After the diagnosis of AD was confirmed, TTE was repeated and no clear signs of intimate flap were observed in atypical windows, although they were not suitable for a more detailed analysis. Given the atypical clinical presentation and nonspecific findings on TTE, the question arises whether TTE-determined dilatation of the ascending aorta in any scenario should by default be referred to CT angiography regardless of the size of the aortic dilatation and whether symptoms and clinical suspicion for AASs are present.
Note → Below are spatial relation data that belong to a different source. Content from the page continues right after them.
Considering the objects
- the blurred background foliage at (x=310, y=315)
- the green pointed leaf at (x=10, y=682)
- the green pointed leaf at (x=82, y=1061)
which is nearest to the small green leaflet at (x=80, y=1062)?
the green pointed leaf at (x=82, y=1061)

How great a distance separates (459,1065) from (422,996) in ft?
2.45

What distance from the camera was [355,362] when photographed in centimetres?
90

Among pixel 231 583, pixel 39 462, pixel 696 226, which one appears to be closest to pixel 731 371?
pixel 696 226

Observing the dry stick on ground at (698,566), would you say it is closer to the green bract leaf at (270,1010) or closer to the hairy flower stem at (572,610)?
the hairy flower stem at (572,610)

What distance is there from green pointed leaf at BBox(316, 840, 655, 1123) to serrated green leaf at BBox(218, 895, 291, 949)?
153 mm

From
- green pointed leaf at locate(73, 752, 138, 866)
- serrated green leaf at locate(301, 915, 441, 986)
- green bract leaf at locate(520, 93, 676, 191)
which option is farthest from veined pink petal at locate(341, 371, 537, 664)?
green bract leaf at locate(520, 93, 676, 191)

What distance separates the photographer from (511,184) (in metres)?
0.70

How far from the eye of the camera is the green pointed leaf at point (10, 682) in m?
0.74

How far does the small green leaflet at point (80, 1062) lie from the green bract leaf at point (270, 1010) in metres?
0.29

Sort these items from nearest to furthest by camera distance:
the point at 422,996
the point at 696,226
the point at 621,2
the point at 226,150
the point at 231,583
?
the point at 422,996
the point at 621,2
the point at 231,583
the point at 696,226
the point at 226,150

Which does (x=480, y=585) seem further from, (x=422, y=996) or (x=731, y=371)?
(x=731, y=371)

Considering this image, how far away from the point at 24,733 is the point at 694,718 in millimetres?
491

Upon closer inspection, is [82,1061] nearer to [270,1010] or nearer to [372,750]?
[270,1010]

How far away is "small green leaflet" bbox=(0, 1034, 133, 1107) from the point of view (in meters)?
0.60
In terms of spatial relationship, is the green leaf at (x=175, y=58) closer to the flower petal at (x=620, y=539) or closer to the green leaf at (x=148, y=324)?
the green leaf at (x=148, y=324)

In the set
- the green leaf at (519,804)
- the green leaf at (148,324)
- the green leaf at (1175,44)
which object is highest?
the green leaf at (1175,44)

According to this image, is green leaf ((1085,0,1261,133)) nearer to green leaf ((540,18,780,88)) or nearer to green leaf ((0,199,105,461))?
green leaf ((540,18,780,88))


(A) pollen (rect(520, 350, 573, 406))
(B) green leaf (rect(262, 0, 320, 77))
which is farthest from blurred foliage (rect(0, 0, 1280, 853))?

Even though there were no severe outcomes, cases such as this confirm that regardless of one’s expertise and what has been done as part of patient’s diagnostic assessment and treatment, the deceptiveness of clinical presentation is always a possibility, and the outcome for the patient always carries an element of chance.
Conclusion
Aortic dissection is a rare but potentially lethal medical emergency, in which prompt diagnosis remains a challenge in clinical practice because of its rarity and possible deceptiveness of presentation that complicates the differential diagnosis; therefore, its atypical forms in terms of clinical presentation and imaging tests should be taken into account.